Text shown —
-- begin --

Biometry Assignment #11 – Simple Linear Regression (50 pts.)

Spring 2017

1 - Mercury Contamination of Walleyes in IslandLake Reservoir

Goal:Develop a regression models to predict/explain mercury level found in the tissues of a walleye (ppm) using length (in.).

Data Set:Island Lake

This assignment is similar to your simple linear regression handout; however, I want you to investigate mercury contamination levels found in walleyes (ppm)versus the length of the walleye (in.). The primary interest is in developing a walleye consumption advisory based on length for walleyes in Island Lake Reservoir near Duluth, so let Y=HGPPM and X = LGTHIN.

Main Items to address:

a. Obtain a linear correlation measurement to initially investigate the linear relationship between these two variables. Are these variables linearly related to each other? Explain.

(2 pts.)

b. Perform the overall regression usefulness test (i.e. HO: Regression is not useful vs HA: Regression is useful) to formalize your initial investigation of these variables. What is your decision for this test? Write a conclusion in everyday language for this test. (2 pts.)

c. Perform the test to ensure that the slope of our regression line is not zero (i.e. HO: LGTHIN = 0 vs HA: LGTHIN ≠ 0). What is your decision for this test? Write a conclusion using everyday language for this test. (2 pts.)

d. What is the RSquare value for this analysis? In the context of this problem, carefully explain what this number is measuring.(3 pts.)

e. Create a scatterplot of the data with the estimated regression line added.

In the context of this problem, carefully interpret the y-intercept and slope of your estimated regression line. Again, carefully explain what these numbers are measuring. (You need to do more than say they are the y-intercept and slope of the line.) (4 pts.)

-- end --

Information supplied —
-- begin --

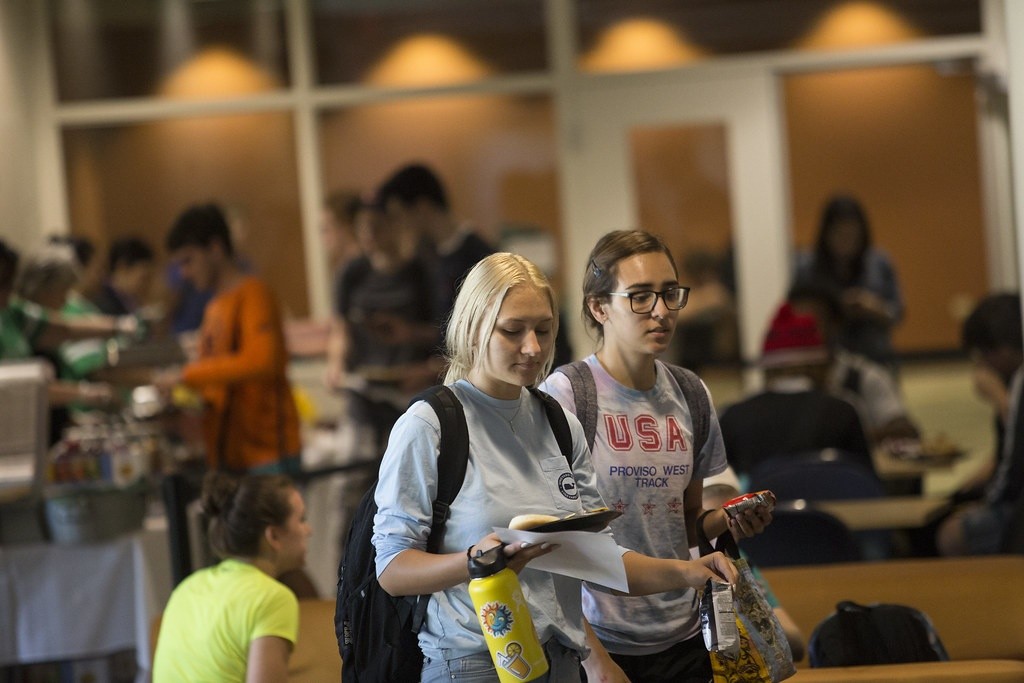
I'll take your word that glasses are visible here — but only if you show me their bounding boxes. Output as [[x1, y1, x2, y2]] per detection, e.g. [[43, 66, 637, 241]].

-- end --

Direction — Please continue the walleye mercury regression assignment from where it stops, after the line ending "(4 pts.)". The data is separate material and has no connection to the regression assignment on mercury in walleyes.

Answer —
f. Discuss whether or not the assumptions for this procedure are being meet. Also, identify any outliers in the data set. If there are problems, I do not expect to you try to fix them, just identify them and for the purposes of the rest of the problem we will pretend they are not there. (4 pts.)
Checking the assumptions:
Model Appropriate: Make sure no existing trends remain in the residual plot.
> Constant Variance: Make sure there is no megaphone patterns in the residual plot
Independence: Don’t really need to check this as these data are collected over
time.
> Normality: Make a histogram of the residuals and make sure they follow a normal
distribution
> Outliers: Any observations that fall outside ±2*RMSE are considered possible outliers.

g. It is recommended that humans should not consume more than one fish per month with mercury levels in its tissues greater than .5 ppm. Because your average walleye angler does not carry a gas spectrometer in their fishing boat, actually measuring the Hg level found in a walleye they have caught is a problem. However, it is very easy for an angler to measure the length of their walleye in inches.

Using your regression, model what length of walleye would you recommend for the “do not eat more than one walleye exceeding ______inches per month” advisory? (2 pts.)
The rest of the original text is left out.